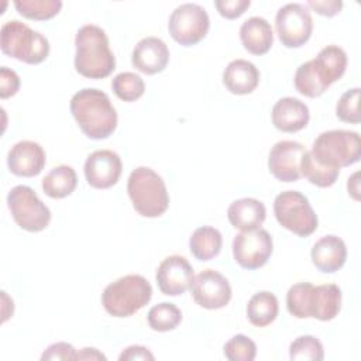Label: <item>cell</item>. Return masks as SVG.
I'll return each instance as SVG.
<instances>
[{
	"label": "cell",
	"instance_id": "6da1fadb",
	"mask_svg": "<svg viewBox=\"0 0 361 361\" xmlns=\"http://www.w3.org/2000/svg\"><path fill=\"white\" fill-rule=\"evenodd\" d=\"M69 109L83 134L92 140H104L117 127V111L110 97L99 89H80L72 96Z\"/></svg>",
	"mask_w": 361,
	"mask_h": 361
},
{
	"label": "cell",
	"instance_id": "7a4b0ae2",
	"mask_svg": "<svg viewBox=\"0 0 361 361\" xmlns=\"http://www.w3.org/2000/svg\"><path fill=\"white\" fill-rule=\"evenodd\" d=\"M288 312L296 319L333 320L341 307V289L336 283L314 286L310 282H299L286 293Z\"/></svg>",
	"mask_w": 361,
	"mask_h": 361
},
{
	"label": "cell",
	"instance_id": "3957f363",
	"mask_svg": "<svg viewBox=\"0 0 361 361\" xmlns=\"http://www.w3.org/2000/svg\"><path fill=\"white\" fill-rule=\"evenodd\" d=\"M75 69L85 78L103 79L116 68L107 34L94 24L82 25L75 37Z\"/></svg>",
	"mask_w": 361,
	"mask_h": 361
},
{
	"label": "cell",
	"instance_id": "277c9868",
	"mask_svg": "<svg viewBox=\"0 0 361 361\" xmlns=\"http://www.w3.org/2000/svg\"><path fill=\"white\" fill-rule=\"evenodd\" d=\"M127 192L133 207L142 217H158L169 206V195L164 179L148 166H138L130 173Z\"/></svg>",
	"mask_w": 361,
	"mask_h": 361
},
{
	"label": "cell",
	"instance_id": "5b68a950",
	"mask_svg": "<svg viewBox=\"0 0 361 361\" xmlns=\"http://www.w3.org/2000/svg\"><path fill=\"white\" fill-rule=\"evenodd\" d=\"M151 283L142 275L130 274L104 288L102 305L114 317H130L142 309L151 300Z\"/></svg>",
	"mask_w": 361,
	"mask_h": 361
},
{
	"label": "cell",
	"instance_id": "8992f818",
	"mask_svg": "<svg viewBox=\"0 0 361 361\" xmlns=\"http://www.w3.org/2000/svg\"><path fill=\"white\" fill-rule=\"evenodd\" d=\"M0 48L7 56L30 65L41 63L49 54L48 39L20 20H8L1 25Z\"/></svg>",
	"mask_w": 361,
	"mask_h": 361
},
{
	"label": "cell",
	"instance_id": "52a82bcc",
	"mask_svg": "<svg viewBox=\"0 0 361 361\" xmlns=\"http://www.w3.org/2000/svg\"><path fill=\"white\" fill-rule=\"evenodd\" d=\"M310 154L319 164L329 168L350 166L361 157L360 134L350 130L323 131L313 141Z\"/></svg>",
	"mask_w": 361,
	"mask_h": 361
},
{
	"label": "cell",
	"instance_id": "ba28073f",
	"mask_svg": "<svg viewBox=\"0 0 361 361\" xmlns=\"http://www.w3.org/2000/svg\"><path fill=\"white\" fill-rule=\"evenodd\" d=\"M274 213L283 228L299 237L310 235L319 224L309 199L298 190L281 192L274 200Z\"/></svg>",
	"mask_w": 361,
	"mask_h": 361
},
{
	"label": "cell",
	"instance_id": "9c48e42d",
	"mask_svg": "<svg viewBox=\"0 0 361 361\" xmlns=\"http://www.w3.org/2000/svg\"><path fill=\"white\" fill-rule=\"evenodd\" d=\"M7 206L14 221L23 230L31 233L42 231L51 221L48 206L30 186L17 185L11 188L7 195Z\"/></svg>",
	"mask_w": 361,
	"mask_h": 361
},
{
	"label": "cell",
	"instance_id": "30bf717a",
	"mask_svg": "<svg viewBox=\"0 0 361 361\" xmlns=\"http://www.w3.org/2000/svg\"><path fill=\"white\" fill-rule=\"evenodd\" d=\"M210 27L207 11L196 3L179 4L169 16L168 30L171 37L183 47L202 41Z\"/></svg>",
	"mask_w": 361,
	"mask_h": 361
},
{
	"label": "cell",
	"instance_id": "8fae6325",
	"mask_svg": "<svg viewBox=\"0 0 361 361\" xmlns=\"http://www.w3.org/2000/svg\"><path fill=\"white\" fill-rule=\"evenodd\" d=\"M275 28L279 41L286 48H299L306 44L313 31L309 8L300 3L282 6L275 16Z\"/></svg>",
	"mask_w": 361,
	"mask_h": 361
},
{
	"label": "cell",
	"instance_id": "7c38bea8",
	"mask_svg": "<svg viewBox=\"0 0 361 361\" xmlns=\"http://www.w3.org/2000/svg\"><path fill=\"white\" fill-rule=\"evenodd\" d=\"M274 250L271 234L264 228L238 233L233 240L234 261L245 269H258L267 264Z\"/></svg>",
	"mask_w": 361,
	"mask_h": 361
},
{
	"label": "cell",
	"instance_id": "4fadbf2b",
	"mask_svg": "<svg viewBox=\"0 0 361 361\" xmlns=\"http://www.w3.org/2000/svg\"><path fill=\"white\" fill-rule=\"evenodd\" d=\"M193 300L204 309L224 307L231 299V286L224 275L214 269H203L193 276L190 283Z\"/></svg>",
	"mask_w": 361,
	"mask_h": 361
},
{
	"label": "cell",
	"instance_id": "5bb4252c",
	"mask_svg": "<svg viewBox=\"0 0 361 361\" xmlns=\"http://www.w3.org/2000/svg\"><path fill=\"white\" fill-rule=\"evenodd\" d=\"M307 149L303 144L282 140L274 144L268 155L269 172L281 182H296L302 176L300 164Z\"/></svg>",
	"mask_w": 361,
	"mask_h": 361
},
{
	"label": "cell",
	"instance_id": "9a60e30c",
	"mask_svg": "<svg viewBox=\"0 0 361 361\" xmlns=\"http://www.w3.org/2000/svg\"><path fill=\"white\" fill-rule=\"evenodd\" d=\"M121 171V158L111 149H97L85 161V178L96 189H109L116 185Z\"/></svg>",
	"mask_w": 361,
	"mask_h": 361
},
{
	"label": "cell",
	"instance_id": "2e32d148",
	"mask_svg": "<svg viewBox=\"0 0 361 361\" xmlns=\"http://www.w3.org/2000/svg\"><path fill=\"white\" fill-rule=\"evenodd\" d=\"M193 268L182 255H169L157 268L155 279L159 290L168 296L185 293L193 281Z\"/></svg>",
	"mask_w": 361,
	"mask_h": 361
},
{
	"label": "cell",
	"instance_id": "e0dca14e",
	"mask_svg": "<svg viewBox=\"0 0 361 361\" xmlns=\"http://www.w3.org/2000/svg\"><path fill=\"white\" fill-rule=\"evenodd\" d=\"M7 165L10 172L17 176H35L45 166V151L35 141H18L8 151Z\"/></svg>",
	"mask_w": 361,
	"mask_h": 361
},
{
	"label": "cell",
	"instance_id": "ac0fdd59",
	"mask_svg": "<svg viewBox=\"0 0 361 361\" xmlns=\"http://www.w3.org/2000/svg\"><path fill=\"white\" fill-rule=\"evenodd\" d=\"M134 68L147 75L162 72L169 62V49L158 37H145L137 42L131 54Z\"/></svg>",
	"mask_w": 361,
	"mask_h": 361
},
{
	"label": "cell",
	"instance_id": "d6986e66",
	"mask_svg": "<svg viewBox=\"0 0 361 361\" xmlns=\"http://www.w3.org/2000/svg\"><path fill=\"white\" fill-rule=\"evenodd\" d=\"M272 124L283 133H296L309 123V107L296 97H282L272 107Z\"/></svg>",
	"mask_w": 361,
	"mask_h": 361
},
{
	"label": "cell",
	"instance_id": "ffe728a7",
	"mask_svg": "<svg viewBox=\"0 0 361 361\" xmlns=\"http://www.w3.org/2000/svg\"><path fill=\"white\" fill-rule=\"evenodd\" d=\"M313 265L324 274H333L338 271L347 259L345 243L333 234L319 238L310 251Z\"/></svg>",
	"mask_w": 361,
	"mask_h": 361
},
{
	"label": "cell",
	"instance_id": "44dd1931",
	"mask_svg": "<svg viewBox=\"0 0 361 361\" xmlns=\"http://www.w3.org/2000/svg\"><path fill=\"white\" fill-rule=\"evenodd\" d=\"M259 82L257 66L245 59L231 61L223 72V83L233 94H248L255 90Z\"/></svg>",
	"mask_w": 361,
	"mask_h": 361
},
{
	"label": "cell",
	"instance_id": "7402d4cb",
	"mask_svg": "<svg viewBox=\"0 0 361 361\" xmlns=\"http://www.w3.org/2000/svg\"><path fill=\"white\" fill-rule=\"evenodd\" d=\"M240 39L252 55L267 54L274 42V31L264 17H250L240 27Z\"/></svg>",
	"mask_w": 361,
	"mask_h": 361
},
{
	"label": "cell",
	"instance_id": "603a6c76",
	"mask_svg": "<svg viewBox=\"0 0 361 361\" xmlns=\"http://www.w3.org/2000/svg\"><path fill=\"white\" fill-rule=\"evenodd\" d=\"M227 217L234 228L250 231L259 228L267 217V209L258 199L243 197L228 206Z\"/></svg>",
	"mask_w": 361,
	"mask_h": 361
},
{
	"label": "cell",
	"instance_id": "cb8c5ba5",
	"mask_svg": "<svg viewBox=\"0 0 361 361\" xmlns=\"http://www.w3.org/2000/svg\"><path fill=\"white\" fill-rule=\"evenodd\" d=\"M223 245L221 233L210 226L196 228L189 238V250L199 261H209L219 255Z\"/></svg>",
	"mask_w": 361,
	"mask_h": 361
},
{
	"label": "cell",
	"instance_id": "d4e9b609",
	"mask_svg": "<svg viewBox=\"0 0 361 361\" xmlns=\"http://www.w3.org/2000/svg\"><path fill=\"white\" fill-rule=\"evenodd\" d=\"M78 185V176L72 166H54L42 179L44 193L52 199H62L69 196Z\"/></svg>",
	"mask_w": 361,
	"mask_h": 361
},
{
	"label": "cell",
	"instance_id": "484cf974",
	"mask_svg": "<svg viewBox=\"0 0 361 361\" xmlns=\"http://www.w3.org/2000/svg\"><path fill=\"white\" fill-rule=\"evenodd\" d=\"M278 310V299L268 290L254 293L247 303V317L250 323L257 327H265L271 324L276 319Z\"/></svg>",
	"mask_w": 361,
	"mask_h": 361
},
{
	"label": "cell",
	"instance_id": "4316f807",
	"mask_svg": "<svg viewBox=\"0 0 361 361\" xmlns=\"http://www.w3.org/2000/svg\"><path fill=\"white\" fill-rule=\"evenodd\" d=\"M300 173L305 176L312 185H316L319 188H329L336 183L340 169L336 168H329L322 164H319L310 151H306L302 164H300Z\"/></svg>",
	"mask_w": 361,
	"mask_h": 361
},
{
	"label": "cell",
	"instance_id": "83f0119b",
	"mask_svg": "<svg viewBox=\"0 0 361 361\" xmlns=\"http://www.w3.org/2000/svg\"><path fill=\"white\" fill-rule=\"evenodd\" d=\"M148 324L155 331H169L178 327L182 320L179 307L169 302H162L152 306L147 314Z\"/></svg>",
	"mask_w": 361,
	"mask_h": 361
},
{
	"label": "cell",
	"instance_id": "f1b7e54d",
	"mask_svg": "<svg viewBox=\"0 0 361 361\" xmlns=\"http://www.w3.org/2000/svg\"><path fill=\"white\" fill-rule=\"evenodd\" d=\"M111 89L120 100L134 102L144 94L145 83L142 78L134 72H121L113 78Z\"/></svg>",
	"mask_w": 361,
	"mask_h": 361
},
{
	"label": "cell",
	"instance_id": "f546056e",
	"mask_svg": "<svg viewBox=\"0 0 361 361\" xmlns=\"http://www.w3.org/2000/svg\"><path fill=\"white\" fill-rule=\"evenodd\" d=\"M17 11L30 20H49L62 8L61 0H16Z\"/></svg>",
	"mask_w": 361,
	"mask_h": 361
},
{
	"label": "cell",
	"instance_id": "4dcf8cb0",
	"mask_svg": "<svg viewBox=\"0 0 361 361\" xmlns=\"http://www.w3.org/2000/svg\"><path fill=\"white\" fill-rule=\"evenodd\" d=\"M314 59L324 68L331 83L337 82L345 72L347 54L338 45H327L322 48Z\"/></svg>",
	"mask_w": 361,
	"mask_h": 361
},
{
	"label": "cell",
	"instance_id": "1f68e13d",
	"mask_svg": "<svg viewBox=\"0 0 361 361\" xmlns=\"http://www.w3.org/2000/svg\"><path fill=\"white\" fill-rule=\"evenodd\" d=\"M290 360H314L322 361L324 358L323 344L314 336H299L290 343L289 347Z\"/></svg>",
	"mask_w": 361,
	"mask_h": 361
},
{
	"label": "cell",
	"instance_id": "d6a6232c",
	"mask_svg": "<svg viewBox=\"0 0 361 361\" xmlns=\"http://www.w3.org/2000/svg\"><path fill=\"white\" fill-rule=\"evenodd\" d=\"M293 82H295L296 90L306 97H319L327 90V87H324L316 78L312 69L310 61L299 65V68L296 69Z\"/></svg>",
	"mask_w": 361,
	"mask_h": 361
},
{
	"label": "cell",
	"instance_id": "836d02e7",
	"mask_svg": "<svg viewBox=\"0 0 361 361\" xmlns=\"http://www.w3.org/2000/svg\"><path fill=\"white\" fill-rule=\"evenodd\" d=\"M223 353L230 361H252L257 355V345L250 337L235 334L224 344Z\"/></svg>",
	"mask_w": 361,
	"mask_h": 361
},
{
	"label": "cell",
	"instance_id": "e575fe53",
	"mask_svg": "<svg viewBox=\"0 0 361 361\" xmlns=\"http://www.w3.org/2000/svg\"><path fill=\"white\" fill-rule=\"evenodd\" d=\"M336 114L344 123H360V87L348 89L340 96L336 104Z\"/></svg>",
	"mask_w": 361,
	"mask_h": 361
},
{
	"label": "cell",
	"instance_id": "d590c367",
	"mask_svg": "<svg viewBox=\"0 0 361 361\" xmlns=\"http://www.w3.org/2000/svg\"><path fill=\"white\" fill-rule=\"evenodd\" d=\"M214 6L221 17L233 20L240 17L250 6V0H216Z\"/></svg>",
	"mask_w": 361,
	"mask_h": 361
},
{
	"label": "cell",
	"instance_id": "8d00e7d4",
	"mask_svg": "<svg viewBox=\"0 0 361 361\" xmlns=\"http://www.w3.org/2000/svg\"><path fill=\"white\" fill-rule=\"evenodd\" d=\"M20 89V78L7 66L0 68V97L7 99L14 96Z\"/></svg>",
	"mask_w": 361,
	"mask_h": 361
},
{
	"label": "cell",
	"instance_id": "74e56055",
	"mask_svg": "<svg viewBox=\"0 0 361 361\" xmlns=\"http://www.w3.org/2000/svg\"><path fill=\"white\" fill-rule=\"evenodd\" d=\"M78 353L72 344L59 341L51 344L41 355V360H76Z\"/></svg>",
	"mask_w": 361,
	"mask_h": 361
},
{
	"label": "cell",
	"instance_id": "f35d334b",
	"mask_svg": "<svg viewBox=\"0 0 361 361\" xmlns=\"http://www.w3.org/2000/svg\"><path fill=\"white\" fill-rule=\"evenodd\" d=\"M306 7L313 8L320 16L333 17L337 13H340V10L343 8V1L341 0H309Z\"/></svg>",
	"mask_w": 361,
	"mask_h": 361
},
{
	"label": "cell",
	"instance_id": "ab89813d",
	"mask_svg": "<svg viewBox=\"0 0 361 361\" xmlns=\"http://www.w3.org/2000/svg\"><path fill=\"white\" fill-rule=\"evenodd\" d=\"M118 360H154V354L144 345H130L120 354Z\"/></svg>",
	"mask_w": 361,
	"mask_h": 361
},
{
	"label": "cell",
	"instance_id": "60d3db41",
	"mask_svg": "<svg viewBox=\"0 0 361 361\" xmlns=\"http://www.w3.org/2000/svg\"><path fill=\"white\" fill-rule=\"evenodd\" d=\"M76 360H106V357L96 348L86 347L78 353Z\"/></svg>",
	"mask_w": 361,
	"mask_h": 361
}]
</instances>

--*--

*GIVEN INSTRUCTION*
Rewrite everything from the start of the material down to the line containing "48L7 56L30 65L41", substituting "mask_width" for each "mask_w" and leaving the rest unchanged. Don't include the pictures.

*RESPONSE TO THE EXERCISE*
Label: <item>cell</item>. Return masks as SVG.
I'll return each instance as SVG.
<instances>
[{
	"label": "cell",
	"instance_id": "6da1fadb",
	"mask_svg": "<svg viewBox=\"0 0 361 361\" xmlns=\"http://www.w3.org/2000/svg\"><path fill=\"white\" fill-rule=\"evenodd\" d=\"M69 109L83 134L92 140H104L117 127V111L110 97L99 89H80L72 96Z\"/></svg>",
	"mask_width": 361,
	"mask_h": 361
},
{
	"label": "cell",
	"instance_id": "7a4b0ae2",
	"mask_svg": "<svg viewBox=\"0 0 361 361\" xmlns=\"http://www.w3.org/2000/svg\"><path fill=\"white\" fill-rule=\"evenodd\" d=\"M288 312L296 319L333 320L341 307V289L336 283L314 286L310 282H299L286 293Z\"/></svg>",
	"mask_width": 361,
	"mask_h": 361
},
{
	"label": "cell",
	"instance_id": "3957f363",
	"mask_svg": "<svg viewBox=\"0 0 361 361\" xmlns=\"http://www.w3.org/2000/svg\"><path fill=\"white\" fill-rule=\"evenodd\" d=\"M75 69L85 78L103 79L116 68L107 34L94 24L82 25L75 37Z\"/></svg>",
	"mask_width": 361,
	"mask_h": 361
},
{
	"label": "cell",
	"instance_id": "277c9868",
	"mask_svg": "<svg viewBox=\"0 0 361 361\" xmlns=\"http://www.w3.org/2000/svg\"><path fill=\"white\" fill-rule=\"evenodd\" d=\"M127 192L133 207L142 217H158L169 206V195L164 179L148 166H138L130 173Z\"/></svg>",
	"mask_width": 361,
	"mask_h": 361
},
{
	"label": "cell",
	"instance_id": "5b68a950",
	"mask_svg": "<svg viewBox=\"0 0 361 361\" xmlns=\"http://www.w3.org/2000/svg\"><path fill=\"white\" fill-rule=\"evenodd\" d=\"M151 283L142 275L130 274L104 288L102 305L114 317H130L142 309L151 300Z\"/></svg>",
	"mask_width": 361,
	"mask_h": 361
},
{
	"label": "cell",
	"instance_id": "8992f818",
	"mask_svg": "<svg viewBox=\"0 0 361 361\" xmlns=\"http://www.w3.org/2000/svg\"><path fill=\"white\" fill-rule=\"evenodd\" d=\"M0 48L7 56L30 65L41 63L49 54L48 39L20 20H8L1 25Z\"/></svg>",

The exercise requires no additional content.